Categorized | General Interest

No Tears For Pascal

Poor Pascal Lamy is in a pickle. But, it’s a pickle that no regular working person should feel bad about. Lamy is the director general of the World Trade Organization (WTO), the international body that oversees global trade agreements. I’m assuming most readers know the basics about the WTO so I’ll just move on here.

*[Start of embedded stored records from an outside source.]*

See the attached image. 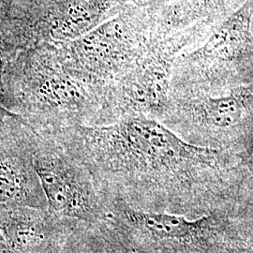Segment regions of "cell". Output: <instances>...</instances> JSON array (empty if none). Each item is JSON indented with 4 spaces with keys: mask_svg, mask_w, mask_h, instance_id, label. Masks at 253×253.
<instances>
[{
    "mask_svg": "<svg viewBox=\"0 0 253 253\" xmlns=\"http://www.w3.org/2000/svg\"><path fill=\"white\" fill-rule=\"evenodd\" d=\"M11 118H18V119H24L21 118L19 115L9 111V109L4 107L3 105L0 104V126L5 124L6 122H8L9 119Z\"/></svg>",
    "mask_w": 253,
    "mask_h": 253,
    "instance_id": "9a60e30c",
    "label": "cell"
},
{
    "mask_svg": "<svg viewBox=\"0 0 253 253\" xmlns=\"http://www.w3.org/2000/svg\"><path fill=\"white\" fill-rule=\"evenodd\" d=\"M10 60H11V55L9 53V47L7 45V42L0 25V104L6 108L8 104V98H7L5 80H6L7 66Z\"/></svg>",
    "mask_w": 253,
    "mask_h": 253,
    "instance_id": "7c38bea8",
    "label": "cell"
},
{
    "mask_svg": "<svg viewBox=\"0 0 253 253\" xmlns=\"http://www.w3.org/2000/svg\"><path fill=\"white\" fill-rule=\"evenodd\" d=\"M123 6L118 0H54L27 15V32L33 45L72 42L118 14Z\"/></svg>",
    "mask_w": 253,
    "mask_h": 253,
    "instance_id": "9c48e42d",
    "label": "cell"
},
{
    "mask_svg": "<svg viewBox=\"0 0 253 253\" xmlns=\"http://www.w3.org/2000/svg\"><path fill=\"white\" fill-rule=\"evenodd\" d=\"M253 0L219 23L199 45L182 52L171 78V94L217 96L253 85Z\"/></svg>",
    "mask_w": 253,
    "mask_h": 253,
    "instance_id": "3957f363",
    "label": "cell"
},
{
    "mask_svg": "<svg viewBox=\"0 0 253 253\" xmlns=\"http://www.w3.org/2000/svg\"><path fill=\"white\" fill-rule=\"evenodd\" d=\"M32 163L55 216L85 224L104 223L110 209L86 168L50 136L28 132Z\"/></svg>",
    "mask_w": 253,
    "mask_h": 253,
    "instance_id": "ba28073f",
    "label": "cell"
},
{
    "mask_svg": "<svg viewBox=\"0 0 253 253\" xmlns=\"http://www.w3.org/2000/svg\"><path fill=\"white\" fill-rule=\"evenodd\" d=\"M211 31L208 27H192L165 34L155 28L142 54L112 84L113 122L130 117L161 121L169 104L177 56L199 45Z\"/></svg>",
    "mask_w": 253,
    "mask_h": 253,
    "instance_id": "5b68a950",
    "label": "cell"
},
{
    "mask_svg": "<svg viewBox=\"0 0 253 253\" xmlns=\"http://www.w3.org/2000/svg\"><path fill=\"white\" fill-rule=\"evenodd\" d=\"M252 27H253V25H252Z\"/></svg>",
    "mask_w": 253,
    "mask_h": 253,
    "instance_id": "ac0fdd59",
    "label": "cell"
},
{
    "mask_svg": "<svg viewBox=\"0 0 253 253\" xmlns=\"http://www.w3.org/2000/svg\"><path fill=\"white\" fill-rule=\"evenodd\" d=\"M0 253H14L0 230Z\"/></svg>",
    "mask_w": 253,
    "mask_h": 253,
    "instance_id": "2e32d148",
    "label": "cell"
},
{
    "mask_svg": "<svg viewBox=\"0 0 253 253\" xmlns=\"http://www.w3.org/2000/svg\"><path fill=\"white\" fill-rule=\"evenodd\" d=\"M248 0H168L149 9L157 30L163 33L192 27L214 28L240 9Z\"/></svg>",
    "mask_w": 253,
    "mask_h": 253,
    "instance_id": "30bf717a",
    "label": "cell"
},
{
    "mask_svg": "<svg viewBox=\"0 0 253 253\" xmlns=\"http://www.w3.org/2000/svg\"><path fill=\"white\" fill-rule=\"evenodd\" d=\"M248 253V251H247V252H243V253Z\"/></svg>",
    "mask_w": 253,
    "mask_h": 253,
    "instance_id": "d6986e66",
    "label": "cell"
},
{
    "mask_svg": "<svg viewBox=\"0 0 253 253\" xmlns=\"http://www.w3.org/2000/svg\"><path fill=\"white\" fill-rule=\"evenodd\" d=\"M108 222L140 253H239L248 251L227 210L197 217L144 211L118 201L108 203Z\"/></svg>",
    "mask_w": 253,
    "mask_h": 253,
    "instance_id": "277c9868",
    "label": "cell"
},
{
    "mask_svg": "<svg viewBox=\"0 0 253 253\" xmlns=\"http://www.w3.org/2000/svg\"><path fill=\"white\" fill-rule=\"evenodd\" d=\"M7 108L41 134L112 123V85L66 66L52 42L25 49L6 70Z\"/></svg>",
    "mask_w": 253,
    "mask_h": 253,
    "instance_id": "7a4b0ae2",
    "label": "cell"
},
{
    "mask_svg": "<svg viewBox=\"0 0 253 253\" xmlns=\"http://www.w3.org/2000/svg\"><path fill=\"white\" fill-rule=\"evenodd\" d=\"M122 5H132L139 8L154 9L159 8L168 0H118Z\"/></svg>",
    "mask_w": 253,
    "mask_h": 253,
    "instance_id": "4fadbf2b",
    "label": "cell"
},
{
    "mask_svg": "<svg viewBox=\"0 0 253 253\" xmlns=\"http://www.w3.org/2000/svg\"><path fill=\"white\" fill-rule=\"evenodd\" d=\"M44 223L36 208L1 210L0 230L14 253H38L49 246Z\"/></svg>",
    "mask_w": 253,
    "mask_h": 253,
    "instance_id": "8fae6325",
    "label": "cell"
},
{
    "mask_svg": "<svg viewBox=\"0 0 253 253\" xmlns=\"http://www.w3.org/2000/svg\"><path fill=\"white\" fill-rule=\"evenodd\" d=\"M58 249H57V246H53L52 245H49L47 246L44 250H42V252L38 253H58Z\"/></svg>",
    "mask_w": 253,
    "mask_h": 253,
    "instance_id": "e0dca14e",
    "label": "cell"
},
{
    "mask_svg": "<svg viewBox=\"0 0 253 253\" xmlns=\"http://www.w3.org/2000/svg\"><path fill=\"white\" fill-rule=\"evenodd\" d=\"M161 122L191 145L229 151L241 158L253 140V85L217 96L170 93Z\"/></svg>",
    "mask_w": 253,
    "mask_h": 253,
    "instance_id": "8992f818",
    "label": "cell"
},
{
    "mask_svg": "<svg viewBox=\"0 0 253 253\" xmlns=\"http://www.w3.org/2000/svg\"><path fill=\"white\" fill-rule=\"evenodd\" d=\"M154 32L149 9L124 5L118 14L87 34L53 43L66 66L112 85L142 54Z\"/></svg>",
    "mask_w": 253,
    "mask_h": 253,
    "instance_id": "52a82bcc",
    "label": "cell"
},
{
    "mask_svg": "<svg viewBox=\"0 0 253 253\" xmlns=\"http://www.w3.org/2000/svg\"><path fill=\"white\" fill-rule=\"evenodd\" d=\"M241 159L248 171L253 172V140L250 143V145H248L244 153L242 154Z\"/></svg>",
    "mask_w": 253,
    "mask_h": 253,
    "instance_id": "5bb4252c",
    "label": "cell"
},
{
    "mask_svg": "<svg viewBox=\"0 0 253 253\" xmlns=\"http://www.w3.org/2000/svg\"><path fill=\"white\" fill-rule=\"evenodd\" d=\"M252 253H253V249H252Z\"/></svg>",
    "mask_w": 253,
    "mask_h": 253,
    "instance_id": "ffe728a7",
    "label": "cell"
},
{
    "mask_svg": "<svg viewBox=\"0 0 253 253\" xmlns=\"http://www.w3.org/2000/svg\"><path fill=\"white\" fill-rule=\"evenodd\" d=\"M49 136L86 168L105 199L138 210L190 217L225 210L251 173L238 155L191 145L144 117Z\"/></svg>",
    "mask_w": 253,
    "mask_h": 253,
    "instance_id": "6da1fadb",
    "label": "cell"
}]
</instances>
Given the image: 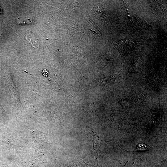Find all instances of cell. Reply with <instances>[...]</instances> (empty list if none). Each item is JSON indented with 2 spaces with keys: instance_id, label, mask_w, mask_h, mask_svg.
Returning a JSON list of instances; mask_svg holds the SVG:
<instances>
[{
  "instance_id": "obj_1",
  "label": "cell",
  "mask_w": 167,
  "mask_h": 167,
  "mask_svg": "<svg viewBox=\"0 0 167 167\" xmlns=\"http://www.w3.org/2000/svg\"><path fill=\"white\" fill-rule=\"evenodd\" d=\"M149 146L147 144L143 143H138L136 146L134 151L138 152H144L148 149Z\"/></svg>"
},
{
  "instance_id": "obj_2",
  "label": "cell",
  "mask_w": 167,
  "mask_h": 167,
  "mask_svg": "<svg viewBox=\"0 0 167 167\" xmlns=\"http://www.w3.org/2000/svg\"><path fill=\"white\" fill-rule=\"evenodd\" d=\"M32 22L30 19L24 17H20L16 19V22L19 25L28 24L31 23Z\"/></svg>"
},
{
  "instance_id": "obj_3",
  "label": "cell",
  "mask_w": 167,
  "mask_h": 167,
  "mask_svg": "<svg viewBox=\"0 0 167 167\" xmlns=\"http://www.w3.org/2000/svg\"><path fill=\"white\" fill-rule=\"evenodd\" d=\"M42 72H43V75L45 76H47L49 75L48 72L45 69H44V70H43Z\"/></svg>"
},
{
  "instance_id": "obj_4",
  "label": "cell",
  "mask_w": 167,
  "mask_h": 167,
  "mask_svg": "<svg viewBox=\"0 0 167 167\" xmlns=\"http://www.w3.org/2000/svg\"><path fill=\"white\" fill-rule=\"evenodd\" d=\"M85 164H86L88 166V167H97V165H98V162H97V166H94L93 165H92L89 162H88V163H85Z\"/></svg>"
}]
</instances>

In yesterday’s New York Times, Keith Bradsher laments poor Pascal’s predicament–deadlocked trade negotiations over so-called “free trade.” Referring to a previous deadlock almost 15 years ago, Bradsher writes that Lamy “now faces a similar challenge: global trade talks that are at least equally deadlocked after four years under the Doha Development Round, which began in Doha, Qatar in 2001. But it is a measure of the even greater difficulties facing Mr. Lamy in securing an agreement that he does not plan to propose a comprehensive agreement before trade ministers from 149 nations and customs territories gather here on Dec. 13” (“Here” being Hong Kong).

This is good news. As readers here know, I pray for the day when we can bury the useless marketing phrase called “free trade” and move the discussion over to the real issue: so-called “free trade” is simply a set of rules set up to make it easy for capital and investment to move where it pleases, with almost no regard for what such movement does to communities. Labor and environmental questions are after-thoughts, tacked on to agreements as annoying little sideshows but with little power to effect the overall tone of the basic document–oil the way for corporations.

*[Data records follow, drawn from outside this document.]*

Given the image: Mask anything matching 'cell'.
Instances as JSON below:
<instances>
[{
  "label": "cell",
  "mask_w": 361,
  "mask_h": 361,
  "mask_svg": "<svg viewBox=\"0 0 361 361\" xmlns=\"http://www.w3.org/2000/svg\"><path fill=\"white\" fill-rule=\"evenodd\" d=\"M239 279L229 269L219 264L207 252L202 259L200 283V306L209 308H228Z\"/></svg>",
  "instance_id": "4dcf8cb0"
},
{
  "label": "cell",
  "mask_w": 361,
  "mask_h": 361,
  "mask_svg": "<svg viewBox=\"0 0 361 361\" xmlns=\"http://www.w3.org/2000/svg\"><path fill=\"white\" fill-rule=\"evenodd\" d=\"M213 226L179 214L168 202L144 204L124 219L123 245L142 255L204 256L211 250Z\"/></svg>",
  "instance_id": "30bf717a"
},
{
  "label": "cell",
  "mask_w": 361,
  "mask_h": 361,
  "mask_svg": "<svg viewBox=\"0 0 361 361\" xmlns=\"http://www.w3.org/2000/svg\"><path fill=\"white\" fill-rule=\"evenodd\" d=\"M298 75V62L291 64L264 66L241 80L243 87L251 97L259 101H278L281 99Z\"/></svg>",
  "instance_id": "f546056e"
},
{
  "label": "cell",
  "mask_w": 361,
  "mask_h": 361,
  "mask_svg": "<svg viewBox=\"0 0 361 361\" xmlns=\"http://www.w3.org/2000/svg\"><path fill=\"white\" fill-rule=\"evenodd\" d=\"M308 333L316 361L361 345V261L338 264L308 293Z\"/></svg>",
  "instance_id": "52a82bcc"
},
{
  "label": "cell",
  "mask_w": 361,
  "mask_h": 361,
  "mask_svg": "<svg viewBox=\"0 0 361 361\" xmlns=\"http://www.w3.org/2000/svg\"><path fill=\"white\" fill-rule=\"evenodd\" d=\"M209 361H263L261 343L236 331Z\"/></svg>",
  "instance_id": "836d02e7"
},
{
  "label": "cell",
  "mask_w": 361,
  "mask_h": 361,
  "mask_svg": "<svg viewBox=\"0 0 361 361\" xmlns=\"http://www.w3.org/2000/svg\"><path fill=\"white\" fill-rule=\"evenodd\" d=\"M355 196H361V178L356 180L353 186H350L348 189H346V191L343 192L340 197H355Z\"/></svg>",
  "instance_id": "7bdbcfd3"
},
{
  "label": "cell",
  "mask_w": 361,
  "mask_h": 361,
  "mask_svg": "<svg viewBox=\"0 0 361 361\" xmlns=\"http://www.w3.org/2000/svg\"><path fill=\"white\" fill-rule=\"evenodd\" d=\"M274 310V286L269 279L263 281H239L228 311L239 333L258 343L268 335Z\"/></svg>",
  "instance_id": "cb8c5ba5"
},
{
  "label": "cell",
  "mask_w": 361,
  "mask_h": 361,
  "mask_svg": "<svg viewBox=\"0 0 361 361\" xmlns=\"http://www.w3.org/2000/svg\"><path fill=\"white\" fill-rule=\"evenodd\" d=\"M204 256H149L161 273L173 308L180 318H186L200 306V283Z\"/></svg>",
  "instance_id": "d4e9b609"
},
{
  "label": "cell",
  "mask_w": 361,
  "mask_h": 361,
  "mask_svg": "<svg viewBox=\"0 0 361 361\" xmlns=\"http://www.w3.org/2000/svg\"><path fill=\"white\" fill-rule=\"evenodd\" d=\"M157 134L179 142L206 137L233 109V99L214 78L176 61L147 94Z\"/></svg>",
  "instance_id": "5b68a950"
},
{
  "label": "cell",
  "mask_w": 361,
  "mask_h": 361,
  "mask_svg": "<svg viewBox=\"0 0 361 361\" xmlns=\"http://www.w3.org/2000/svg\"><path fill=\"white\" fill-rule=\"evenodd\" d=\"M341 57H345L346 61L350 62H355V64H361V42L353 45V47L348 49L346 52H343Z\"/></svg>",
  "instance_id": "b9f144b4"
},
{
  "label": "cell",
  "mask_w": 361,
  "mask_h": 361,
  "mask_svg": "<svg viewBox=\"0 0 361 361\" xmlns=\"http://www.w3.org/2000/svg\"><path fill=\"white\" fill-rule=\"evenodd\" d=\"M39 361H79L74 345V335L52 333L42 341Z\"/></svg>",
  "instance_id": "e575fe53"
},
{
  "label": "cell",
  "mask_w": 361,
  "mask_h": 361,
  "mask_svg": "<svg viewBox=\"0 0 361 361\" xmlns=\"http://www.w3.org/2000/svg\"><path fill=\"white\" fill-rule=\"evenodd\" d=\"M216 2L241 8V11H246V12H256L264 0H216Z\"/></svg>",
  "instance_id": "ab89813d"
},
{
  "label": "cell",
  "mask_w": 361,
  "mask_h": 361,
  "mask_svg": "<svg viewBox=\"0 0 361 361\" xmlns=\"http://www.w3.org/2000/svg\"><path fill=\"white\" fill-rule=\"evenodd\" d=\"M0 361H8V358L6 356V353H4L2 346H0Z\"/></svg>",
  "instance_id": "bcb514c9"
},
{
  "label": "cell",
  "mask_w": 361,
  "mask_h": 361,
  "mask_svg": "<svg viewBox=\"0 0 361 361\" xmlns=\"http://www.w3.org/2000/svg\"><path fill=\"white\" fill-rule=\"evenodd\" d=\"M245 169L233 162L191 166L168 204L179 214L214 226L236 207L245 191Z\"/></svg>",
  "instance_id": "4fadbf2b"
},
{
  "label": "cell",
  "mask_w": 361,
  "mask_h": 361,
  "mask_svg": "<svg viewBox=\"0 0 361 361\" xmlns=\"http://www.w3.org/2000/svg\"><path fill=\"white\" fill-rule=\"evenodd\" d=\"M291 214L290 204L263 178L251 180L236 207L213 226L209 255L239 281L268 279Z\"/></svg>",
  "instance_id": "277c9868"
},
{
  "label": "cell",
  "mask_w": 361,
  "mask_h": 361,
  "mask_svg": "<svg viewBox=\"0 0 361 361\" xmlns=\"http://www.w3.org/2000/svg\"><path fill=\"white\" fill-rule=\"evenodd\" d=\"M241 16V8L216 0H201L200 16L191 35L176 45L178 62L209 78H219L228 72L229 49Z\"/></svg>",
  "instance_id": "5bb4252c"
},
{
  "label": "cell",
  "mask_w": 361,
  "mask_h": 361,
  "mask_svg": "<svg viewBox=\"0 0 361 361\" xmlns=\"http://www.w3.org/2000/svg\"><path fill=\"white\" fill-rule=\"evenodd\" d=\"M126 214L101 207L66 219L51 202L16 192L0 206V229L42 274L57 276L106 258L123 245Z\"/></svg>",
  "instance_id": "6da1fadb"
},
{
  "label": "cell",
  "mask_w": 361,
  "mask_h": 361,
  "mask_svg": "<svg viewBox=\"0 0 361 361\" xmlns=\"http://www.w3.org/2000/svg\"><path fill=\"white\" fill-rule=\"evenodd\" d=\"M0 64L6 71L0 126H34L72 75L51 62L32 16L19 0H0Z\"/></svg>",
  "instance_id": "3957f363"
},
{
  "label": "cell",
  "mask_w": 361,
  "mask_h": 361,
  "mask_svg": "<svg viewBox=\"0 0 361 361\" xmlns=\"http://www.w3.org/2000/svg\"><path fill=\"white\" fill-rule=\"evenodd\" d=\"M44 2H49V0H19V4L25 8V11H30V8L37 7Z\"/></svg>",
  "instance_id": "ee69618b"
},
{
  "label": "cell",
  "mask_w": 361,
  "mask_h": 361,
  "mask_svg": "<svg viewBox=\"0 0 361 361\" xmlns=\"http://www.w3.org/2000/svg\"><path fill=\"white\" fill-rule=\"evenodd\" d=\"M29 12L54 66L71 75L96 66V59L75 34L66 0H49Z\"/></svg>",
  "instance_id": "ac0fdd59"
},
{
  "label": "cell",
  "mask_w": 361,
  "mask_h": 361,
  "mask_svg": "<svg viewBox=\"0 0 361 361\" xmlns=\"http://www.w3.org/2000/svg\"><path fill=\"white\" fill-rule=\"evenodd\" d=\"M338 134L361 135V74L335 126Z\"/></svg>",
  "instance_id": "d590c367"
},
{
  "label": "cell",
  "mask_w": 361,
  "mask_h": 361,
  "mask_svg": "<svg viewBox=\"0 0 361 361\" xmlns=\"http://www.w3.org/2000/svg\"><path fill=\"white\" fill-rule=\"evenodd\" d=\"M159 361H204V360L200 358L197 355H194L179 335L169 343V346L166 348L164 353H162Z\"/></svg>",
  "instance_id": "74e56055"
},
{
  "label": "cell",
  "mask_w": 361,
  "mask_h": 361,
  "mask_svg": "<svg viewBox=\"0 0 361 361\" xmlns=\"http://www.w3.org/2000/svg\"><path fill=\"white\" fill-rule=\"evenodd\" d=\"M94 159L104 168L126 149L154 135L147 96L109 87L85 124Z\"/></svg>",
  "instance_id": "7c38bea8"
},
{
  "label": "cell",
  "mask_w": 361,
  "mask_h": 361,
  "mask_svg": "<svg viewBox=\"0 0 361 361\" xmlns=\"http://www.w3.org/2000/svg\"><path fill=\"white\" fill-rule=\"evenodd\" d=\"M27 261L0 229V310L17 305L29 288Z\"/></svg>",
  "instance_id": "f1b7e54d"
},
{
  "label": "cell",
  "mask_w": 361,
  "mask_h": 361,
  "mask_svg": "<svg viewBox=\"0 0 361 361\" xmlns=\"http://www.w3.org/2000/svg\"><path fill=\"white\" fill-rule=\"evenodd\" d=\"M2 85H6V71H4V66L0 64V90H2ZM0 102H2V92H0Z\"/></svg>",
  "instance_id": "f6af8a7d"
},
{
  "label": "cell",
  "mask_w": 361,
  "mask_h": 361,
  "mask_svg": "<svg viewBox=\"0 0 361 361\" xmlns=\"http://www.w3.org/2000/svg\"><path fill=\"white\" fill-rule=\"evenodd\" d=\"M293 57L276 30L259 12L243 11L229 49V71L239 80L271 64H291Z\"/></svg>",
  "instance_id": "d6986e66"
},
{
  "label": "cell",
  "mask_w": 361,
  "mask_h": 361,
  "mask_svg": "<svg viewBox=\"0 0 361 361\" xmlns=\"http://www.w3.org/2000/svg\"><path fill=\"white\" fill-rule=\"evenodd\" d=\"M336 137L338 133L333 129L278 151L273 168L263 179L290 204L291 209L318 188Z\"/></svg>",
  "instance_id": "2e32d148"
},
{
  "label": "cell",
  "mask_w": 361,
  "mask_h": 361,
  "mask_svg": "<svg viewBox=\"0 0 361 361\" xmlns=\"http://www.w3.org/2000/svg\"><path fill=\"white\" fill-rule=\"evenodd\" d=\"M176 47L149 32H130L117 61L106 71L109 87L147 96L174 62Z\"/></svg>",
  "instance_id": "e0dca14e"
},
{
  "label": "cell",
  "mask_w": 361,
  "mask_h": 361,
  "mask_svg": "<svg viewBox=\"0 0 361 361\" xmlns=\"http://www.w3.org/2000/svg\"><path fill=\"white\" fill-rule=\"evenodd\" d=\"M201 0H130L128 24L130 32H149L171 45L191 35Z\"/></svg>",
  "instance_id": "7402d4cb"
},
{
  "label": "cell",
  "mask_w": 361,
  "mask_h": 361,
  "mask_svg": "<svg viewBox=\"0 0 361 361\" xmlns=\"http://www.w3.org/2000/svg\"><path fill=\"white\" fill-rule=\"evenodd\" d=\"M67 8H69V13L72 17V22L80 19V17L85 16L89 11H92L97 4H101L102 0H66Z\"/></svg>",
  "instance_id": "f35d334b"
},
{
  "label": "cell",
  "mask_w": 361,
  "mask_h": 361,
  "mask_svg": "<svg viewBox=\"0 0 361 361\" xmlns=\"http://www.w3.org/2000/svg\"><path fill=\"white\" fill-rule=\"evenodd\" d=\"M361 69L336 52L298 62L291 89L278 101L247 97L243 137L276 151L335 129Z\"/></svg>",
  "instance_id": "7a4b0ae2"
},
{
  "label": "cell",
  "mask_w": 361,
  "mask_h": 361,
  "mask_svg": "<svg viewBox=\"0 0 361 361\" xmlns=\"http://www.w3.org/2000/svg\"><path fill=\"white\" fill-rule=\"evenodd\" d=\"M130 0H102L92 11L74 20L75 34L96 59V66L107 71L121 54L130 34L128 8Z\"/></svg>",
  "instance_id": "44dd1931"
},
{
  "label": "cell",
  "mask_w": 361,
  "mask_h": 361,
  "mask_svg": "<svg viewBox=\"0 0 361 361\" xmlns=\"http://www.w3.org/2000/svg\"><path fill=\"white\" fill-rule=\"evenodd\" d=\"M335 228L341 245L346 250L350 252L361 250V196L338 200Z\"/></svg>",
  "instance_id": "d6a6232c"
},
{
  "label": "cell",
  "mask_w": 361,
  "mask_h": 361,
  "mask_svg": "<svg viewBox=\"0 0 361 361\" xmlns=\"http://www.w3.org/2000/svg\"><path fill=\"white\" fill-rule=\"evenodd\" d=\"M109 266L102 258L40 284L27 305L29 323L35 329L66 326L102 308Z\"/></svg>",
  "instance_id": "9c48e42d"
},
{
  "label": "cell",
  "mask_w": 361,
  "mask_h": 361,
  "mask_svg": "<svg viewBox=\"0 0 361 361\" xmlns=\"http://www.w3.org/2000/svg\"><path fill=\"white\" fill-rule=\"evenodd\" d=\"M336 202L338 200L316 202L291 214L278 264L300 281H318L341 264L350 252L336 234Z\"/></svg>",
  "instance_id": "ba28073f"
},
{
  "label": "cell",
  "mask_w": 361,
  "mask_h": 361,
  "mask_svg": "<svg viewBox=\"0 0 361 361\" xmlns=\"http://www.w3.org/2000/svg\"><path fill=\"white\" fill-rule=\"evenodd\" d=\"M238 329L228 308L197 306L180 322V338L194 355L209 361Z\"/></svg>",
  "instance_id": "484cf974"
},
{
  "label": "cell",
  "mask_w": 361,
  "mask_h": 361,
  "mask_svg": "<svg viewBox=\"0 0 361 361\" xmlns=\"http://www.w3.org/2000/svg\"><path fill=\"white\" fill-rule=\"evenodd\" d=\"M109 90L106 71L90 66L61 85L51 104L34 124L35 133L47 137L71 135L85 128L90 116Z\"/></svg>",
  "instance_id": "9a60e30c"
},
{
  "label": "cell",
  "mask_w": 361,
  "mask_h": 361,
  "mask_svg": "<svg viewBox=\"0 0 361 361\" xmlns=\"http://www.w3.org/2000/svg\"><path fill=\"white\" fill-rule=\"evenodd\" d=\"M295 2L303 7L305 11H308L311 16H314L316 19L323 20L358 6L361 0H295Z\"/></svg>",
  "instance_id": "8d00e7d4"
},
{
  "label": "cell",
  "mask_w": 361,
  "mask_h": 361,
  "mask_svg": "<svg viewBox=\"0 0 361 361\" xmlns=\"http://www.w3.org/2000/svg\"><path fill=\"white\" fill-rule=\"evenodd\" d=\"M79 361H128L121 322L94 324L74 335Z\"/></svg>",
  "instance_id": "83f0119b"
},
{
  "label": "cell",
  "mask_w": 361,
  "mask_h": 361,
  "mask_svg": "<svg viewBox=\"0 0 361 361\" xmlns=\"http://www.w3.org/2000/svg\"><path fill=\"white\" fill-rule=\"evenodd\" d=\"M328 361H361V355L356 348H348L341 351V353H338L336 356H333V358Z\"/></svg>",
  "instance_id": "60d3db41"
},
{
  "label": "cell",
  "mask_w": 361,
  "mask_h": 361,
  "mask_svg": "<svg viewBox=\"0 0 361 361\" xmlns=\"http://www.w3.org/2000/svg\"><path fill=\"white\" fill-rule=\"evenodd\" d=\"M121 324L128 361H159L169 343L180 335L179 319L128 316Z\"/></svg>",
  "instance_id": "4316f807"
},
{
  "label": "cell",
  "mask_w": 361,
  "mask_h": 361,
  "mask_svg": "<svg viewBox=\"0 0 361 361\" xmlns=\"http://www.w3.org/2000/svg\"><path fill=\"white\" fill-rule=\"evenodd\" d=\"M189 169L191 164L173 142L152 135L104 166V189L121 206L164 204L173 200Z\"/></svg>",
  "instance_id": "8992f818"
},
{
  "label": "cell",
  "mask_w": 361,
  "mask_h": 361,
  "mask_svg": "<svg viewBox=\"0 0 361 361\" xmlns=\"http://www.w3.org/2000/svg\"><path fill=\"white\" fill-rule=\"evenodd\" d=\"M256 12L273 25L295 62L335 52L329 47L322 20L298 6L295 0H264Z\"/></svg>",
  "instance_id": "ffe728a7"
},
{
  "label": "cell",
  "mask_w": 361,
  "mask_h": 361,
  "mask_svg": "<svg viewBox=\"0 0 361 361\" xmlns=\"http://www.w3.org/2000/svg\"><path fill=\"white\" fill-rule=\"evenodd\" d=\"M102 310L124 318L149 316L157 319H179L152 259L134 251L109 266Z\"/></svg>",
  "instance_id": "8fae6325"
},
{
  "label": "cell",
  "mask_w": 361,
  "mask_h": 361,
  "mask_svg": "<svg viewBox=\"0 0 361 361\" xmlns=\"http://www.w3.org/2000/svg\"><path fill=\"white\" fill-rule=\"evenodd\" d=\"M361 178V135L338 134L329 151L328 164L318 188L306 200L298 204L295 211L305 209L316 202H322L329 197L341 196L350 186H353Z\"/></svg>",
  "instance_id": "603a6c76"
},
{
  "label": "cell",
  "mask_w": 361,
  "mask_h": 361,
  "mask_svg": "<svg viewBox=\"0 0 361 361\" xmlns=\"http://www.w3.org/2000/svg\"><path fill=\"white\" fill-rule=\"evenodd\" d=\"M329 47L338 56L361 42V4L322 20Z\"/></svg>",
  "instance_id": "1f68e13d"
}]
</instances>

I’m actually not opposed to a world-wide plan for trade–except it has to be governed by rules that are set not by corporate lobbyists (who dominate these trade discussions) but by representatives of communities and workers throughout the world. And, so, the constant pressure being applied to the WTO–most of it coming from countries in the global South–is slowing down the WTO pace. And that’s a good thing.